Judy,
I have perhaps overstated my position. I would rather say that any
theoretical framework that doesn't include a class analysis is necessarily
incomplete. I agree that other forms of human exploitation exist and
perhaps new ones might emerge in a successful socialist state (by which I
understand one in which production use values -- goods and services that
satisfy human needs--is not subordinated to the production of exchange
value).
The various forms of oppression/subjugation coexist in contemporary
capitalist society. The point of "class analysis" concerns the primacy of
the division between labor and capital. I have never meant to imply that
all forms of oppression can be reduced to this relation . Rather, the
analysis of the class relations provides the "ariadne's thread" by which
sense can be made of the complex totality. It is very difficult to see
which other specific form of oppression/subjugation could provide a similar
framework. I just don't see how one can go from the specific analyses of
gender theorists such as Judith Butler to explain the fundamental division
between capital and labor in the present historical period but it is much
easier to see how that division can be used to make sense out of the
specific form that the subjugation of women assumes in contemporary society,
ditto for exploitation based on ethnicity.
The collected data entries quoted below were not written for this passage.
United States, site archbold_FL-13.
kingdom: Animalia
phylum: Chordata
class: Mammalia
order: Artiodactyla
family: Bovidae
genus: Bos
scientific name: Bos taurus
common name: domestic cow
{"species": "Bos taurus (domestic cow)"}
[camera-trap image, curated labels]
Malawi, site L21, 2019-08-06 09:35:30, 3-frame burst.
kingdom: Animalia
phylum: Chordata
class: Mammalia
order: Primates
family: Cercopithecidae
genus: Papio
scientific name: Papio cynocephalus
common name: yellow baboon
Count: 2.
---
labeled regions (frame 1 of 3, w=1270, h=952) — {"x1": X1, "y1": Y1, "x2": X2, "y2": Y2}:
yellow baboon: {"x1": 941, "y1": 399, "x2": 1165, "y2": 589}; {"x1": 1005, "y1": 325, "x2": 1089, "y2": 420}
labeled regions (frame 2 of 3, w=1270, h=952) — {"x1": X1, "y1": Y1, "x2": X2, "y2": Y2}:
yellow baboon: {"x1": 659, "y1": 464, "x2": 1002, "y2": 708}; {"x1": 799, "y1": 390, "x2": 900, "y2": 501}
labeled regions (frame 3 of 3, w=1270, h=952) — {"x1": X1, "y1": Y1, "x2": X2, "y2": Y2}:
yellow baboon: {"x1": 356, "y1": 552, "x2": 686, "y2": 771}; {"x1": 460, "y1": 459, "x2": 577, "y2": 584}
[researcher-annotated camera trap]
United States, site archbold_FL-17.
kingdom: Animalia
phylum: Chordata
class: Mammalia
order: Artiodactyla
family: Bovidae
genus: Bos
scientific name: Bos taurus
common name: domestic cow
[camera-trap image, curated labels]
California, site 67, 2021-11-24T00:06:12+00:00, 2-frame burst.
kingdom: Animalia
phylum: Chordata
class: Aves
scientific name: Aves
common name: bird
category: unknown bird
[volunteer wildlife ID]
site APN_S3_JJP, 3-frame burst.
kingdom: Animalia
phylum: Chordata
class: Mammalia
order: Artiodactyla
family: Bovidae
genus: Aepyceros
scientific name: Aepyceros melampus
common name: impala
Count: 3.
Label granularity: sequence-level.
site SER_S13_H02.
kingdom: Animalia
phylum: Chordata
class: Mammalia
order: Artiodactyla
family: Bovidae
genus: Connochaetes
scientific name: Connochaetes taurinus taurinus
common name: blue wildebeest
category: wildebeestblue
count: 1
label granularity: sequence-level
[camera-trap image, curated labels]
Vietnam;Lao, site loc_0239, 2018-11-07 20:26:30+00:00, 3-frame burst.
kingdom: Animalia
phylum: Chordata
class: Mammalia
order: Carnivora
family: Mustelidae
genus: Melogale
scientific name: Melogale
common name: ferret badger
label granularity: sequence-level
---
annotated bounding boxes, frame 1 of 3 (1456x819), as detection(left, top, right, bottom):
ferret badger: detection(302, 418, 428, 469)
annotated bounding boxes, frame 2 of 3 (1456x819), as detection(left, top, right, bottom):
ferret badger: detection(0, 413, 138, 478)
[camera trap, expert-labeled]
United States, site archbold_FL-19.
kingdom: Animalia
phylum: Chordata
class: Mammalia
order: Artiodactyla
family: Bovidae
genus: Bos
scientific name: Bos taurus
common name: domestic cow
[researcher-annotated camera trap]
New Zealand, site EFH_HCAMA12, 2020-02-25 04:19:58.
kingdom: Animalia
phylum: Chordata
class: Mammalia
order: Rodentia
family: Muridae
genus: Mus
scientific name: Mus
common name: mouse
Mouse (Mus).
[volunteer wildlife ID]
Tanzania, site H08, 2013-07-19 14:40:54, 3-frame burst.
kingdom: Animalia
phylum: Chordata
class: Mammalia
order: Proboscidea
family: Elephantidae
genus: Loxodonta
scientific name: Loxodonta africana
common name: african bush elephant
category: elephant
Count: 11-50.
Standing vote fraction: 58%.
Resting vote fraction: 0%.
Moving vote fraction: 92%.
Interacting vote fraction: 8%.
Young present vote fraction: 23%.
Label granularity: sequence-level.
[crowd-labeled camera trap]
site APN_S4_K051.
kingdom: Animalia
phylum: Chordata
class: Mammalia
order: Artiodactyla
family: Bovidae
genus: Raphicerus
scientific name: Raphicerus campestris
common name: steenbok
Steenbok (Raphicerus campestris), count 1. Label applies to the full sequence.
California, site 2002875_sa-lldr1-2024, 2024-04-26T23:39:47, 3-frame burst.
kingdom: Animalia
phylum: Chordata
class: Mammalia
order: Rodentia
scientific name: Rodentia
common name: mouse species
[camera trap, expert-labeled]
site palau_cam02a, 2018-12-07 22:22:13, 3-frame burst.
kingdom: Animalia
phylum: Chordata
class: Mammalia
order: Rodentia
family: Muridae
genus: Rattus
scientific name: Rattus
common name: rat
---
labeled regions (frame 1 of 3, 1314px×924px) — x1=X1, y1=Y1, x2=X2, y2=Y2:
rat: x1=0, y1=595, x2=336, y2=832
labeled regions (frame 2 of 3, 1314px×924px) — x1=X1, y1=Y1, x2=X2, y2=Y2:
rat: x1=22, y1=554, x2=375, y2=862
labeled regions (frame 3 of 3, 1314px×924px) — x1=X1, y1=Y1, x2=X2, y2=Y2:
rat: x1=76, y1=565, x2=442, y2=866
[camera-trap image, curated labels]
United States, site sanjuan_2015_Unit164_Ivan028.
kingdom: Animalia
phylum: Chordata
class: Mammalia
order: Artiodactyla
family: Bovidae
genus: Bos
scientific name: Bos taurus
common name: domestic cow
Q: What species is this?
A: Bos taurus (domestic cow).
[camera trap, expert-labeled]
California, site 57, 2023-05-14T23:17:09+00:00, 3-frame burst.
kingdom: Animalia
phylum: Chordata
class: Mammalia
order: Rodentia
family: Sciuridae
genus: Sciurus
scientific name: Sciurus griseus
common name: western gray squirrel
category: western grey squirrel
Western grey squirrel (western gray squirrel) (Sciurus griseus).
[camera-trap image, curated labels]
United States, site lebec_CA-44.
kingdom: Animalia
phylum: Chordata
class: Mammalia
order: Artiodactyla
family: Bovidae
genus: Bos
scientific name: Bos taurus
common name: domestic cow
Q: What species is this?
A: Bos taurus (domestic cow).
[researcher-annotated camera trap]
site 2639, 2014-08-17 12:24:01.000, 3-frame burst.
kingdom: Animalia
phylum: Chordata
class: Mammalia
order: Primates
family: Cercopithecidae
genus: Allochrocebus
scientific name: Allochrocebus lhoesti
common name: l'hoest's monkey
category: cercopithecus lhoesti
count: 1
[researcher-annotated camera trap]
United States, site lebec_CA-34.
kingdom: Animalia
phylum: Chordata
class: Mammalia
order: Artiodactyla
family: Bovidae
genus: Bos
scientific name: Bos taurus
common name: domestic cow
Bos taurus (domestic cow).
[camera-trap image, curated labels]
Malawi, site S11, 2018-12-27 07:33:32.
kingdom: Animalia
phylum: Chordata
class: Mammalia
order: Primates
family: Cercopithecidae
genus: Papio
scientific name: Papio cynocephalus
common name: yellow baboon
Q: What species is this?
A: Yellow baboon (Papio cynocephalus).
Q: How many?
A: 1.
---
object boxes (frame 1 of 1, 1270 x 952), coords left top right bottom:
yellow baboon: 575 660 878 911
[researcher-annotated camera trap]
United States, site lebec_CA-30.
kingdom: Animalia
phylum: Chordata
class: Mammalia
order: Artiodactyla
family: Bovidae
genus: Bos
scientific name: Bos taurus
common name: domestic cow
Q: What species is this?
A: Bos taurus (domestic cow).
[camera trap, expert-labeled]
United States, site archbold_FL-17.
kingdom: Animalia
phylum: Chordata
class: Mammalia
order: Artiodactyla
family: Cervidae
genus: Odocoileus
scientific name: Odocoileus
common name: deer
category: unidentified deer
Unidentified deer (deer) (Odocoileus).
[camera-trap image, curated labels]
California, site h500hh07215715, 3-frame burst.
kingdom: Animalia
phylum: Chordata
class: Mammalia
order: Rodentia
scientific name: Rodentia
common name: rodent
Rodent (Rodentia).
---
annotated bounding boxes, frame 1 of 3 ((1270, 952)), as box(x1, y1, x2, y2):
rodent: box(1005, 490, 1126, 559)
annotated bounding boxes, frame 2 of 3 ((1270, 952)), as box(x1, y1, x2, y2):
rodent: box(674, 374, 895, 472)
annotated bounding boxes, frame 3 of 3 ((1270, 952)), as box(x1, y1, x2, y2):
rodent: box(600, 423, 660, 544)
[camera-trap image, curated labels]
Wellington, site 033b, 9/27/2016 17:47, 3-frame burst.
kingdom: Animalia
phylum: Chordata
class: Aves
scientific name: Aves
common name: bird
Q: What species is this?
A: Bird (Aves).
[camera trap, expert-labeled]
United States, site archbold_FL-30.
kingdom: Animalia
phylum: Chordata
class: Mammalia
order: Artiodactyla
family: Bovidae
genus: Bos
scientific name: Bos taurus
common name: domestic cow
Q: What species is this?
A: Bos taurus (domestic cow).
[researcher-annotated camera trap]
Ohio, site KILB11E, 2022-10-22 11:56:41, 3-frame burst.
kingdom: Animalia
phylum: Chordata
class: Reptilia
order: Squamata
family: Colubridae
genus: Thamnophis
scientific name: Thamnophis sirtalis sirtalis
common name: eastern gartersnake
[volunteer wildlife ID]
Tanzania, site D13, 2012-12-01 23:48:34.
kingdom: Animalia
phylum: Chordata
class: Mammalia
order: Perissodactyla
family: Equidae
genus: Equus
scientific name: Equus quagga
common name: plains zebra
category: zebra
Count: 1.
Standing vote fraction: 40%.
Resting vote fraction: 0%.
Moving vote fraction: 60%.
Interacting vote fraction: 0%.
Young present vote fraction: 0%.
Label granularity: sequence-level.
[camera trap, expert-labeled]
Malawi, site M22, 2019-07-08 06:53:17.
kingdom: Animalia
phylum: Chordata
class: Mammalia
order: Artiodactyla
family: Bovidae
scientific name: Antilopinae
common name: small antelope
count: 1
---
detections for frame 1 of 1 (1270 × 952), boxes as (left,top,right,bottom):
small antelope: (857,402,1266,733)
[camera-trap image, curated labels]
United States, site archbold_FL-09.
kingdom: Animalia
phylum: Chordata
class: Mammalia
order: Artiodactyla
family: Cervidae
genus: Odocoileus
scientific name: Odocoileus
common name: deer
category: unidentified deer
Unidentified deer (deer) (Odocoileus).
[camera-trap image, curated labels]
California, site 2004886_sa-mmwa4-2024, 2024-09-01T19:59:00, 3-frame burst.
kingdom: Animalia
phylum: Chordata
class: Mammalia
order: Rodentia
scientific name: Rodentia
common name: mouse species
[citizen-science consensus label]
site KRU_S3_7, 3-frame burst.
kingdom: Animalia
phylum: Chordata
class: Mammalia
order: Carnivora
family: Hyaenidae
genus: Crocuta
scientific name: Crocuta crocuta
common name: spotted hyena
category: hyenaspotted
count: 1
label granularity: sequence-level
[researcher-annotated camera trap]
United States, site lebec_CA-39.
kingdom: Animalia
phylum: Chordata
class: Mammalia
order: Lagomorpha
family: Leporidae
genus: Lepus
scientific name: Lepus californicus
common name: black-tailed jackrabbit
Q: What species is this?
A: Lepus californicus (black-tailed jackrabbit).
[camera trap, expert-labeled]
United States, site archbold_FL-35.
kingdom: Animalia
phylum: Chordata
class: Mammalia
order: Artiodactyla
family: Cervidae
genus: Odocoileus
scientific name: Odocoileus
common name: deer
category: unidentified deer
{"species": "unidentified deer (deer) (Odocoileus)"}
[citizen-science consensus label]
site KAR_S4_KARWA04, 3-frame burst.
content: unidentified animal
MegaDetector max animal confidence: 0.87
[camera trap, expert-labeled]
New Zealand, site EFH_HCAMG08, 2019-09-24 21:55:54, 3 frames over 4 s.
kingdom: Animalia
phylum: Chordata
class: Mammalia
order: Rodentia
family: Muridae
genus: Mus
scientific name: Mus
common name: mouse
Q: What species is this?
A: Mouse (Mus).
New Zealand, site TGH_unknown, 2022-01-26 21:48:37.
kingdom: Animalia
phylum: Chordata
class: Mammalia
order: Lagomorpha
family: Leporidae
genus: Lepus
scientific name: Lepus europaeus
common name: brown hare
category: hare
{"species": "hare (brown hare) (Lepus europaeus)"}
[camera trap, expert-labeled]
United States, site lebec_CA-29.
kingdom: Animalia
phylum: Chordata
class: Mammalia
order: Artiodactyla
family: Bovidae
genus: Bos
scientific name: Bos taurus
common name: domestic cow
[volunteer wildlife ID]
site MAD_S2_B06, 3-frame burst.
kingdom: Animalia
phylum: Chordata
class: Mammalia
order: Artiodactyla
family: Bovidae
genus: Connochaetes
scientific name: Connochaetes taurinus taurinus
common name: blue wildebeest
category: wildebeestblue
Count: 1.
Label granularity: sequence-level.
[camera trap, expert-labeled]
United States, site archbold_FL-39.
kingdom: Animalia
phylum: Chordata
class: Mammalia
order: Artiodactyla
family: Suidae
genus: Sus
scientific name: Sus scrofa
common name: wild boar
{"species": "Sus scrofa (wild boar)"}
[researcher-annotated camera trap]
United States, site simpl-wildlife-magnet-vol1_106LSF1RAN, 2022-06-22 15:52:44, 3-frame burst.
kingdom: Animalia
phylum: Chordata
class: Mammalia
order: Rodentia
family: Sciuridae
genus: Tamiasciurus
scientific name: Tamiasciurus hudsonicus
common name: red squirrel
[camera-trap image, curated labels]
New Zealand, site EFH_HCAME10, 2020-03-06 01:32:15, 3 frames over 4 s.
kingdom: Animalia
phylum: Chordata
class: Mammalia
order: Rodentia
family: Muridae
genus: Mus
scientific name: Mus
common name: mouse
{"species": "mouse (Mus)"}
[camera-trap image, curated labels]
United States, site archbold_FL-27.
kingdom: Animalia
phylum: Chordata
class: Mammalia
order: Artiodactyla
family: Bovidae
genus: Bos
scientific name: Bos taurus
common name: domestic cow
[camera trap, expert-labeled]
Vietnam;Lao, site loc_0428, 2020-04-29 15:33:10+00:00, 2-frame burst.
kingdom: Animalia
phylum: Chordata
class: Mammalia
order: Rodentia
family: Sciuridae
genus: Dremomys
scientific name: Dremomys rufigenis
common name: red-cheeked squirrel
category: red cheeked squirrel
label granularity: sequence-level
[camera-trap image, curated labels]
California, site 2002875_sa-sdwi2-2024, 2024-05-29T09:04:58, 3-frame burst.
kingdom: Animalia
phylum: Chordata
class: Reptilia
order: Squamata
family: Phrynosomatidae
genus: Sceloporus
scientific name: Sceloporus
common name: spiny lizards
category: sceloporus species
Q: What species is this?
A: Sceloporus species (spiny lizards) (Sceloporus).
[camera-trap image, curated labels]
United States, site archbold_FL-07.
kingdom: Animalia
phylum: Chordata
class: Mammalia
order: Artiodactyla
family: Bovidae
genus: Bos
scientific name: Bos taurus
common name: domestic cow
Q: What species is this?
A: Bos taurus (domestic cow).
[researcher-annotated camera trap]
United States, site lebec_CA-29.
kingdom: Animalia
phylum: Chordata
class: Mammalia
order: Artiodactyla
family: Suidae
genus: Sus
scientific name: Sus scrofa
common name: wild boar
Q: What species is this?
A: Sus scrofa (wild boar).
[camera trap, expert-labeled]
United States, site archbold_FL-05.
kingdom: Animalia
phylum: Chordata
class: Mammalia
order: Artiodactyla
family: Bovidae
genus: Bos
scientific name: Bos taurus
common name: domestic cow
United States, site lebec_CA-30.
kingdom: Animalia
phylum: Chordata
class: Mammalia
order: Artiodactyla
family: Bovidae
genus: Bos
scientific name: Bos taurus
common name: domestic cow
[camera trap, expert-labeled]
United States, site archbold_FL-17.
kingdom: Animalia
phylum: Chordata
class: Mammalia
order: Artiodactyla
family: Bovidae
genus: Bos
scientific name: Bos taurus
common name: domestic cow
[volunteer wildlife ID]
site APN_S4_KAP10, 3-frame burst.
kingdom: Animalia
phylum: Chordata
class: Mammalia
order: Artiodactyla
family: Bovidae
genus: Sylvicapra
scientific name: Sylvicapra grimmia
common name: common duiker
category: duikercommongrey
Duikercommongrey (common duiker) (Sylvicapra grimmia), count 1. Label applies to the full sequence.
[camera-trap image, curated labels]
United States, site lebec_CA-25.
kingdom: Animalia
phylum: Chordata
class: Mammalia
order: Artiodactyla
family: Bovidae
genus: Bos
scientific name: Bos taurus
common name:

This is really quite similar to Engestrom's position that the contradiction
between use value and exchange value is the fundamental contradiction in all
activity systems in capitalist society. As I've said before, it doesn't deny
the existence of other contradictions. Resolving the primary contradiction
(eg, establishing a "humanized/socialized" basis of economic organization),
even though it's primary, will not necessarily resolve the others. At a
very fundamental level I agree with the buddhist position that the sources
of human suffering are greed, ignorance, and hatred. Were socialism to
ensure that no human suffered from lack of the basic necessities, that the
social organization of the economy was not motivated by the production of
surplus value (profit), we probably would continue to suffer as a result of
these three causes and no doubt create forms of exploitation and subjugation
(generate increased suffering) as a result.